Method DELETE is not allowed by Access-Control-Allow-Methods

I have setup a role that should allow all methods on all services. Everything works fine, except for the DELETE method. Is this a bug or a setting that I have missed?

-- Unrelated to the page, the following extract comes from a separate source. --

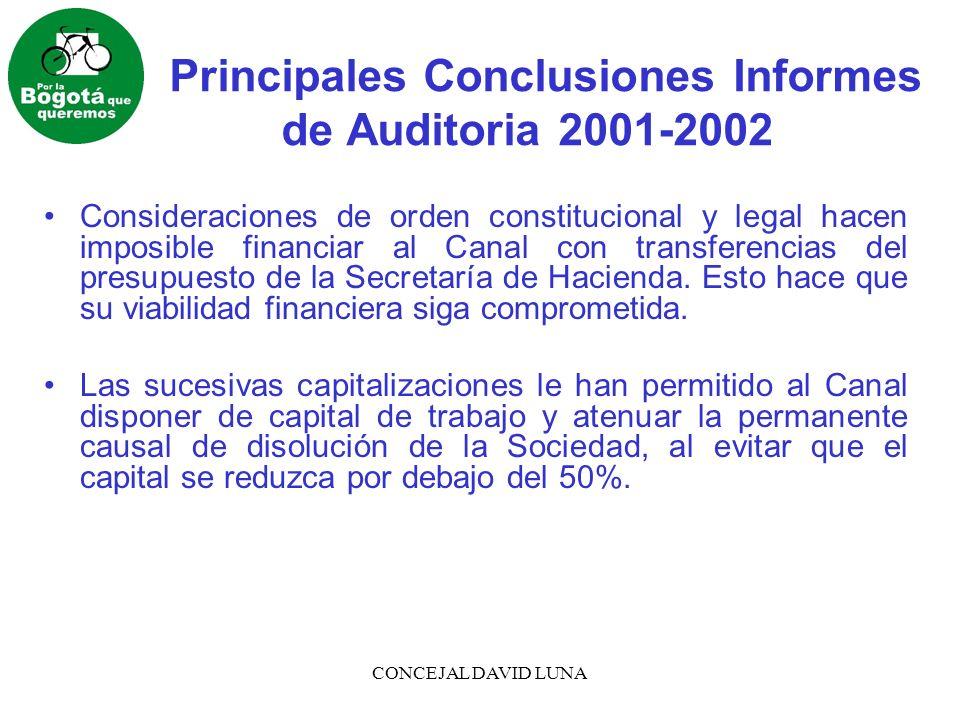 CONCEJAL DAVID LUNA Principales Conclusiones Informes de Auditoria 2001-2002 La aplicación de la Ley 617 de 2000 afectó a las Entidades Distritales en su capacidad de comprar espacios al Canal Capital.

The DSP is hosted on Heroku with the one-click setup that you have created.

Edit: Headers

Remote Address:myIp
Request URL:http://myUrl/rest/db/contacts/51
Request Method:OPTIONS
Status Code:204 No Content
Request Headersview source
Accept:*/*
Accept-Encoding:gzip, deflate, sdch
Accept-Language:en-GB,en-US;q=0.8,en;q=0.6
Access-Control-Request-Headers:x-dreamfactory-session-token, accept, x-dreamfactory-application-name
Access-Control-Request-Method:DELETE
Cache-Control:no-cache
Connection:keep-alive
Host:myUrl
Origin:http://localhost
Pragma:no-cache
Referer:http://localhost
User-Agent:Mozilla/5.0 (X11; Linux x86_64) AppleWebKit/537.36 (KHTML, like Gecko) Chrome/39.0.2171.71 Safari/537.36
Response Headersview source
Access-Control-Allow-Credentials:true
Access-Control-Allow-Headers:Content-Type,X-Requested-With,X-DreamFactory-Application-Name,X-Application-Name,X-DreamFactory-Session-Token,X-HTTP-Method,X-HTTP-Method-Override,X-METHOD-OVERRIDE
Access-Control-Allow-Methods:OPTIONS
Access-Control-Allow-Origin:*
Access-Control-Max-Age:900
Cache-Control:no-store, no-cache, must-revalidate, post-check=0, pre-check=0
Connection:keep-alive
Content-Length:0
Content-Type:text/plain;charset=UTF-8
Date:Tue, 16 Dec 2014 12:51:32 GMT
Expires:Thu, 19 Nov 1981 08:52:00 GMT
Pragma:no-cache
Server:Apache/2.4.10 (Unix)
Set-Cookie:PHPSESSID=bth3nnj3n0s0u2cle8a9jlvkr7; path=/
Via:1.1 vegur
X-Dreamfactory-Origin-Whitelisted:0
X-Dreamfactory-Source:http://myUrl
X-Powered-By:PHP/5.6.3

Edit2: I’ve now changed the CORS settings to allow it, but this is the third time that I’ve done so. Why does the CORS setting revert?

Sorry about the issue on Heroku. See this post CORS settings keep on resetting. We’re working on a better solution for Heroku, but please try this workaround for now.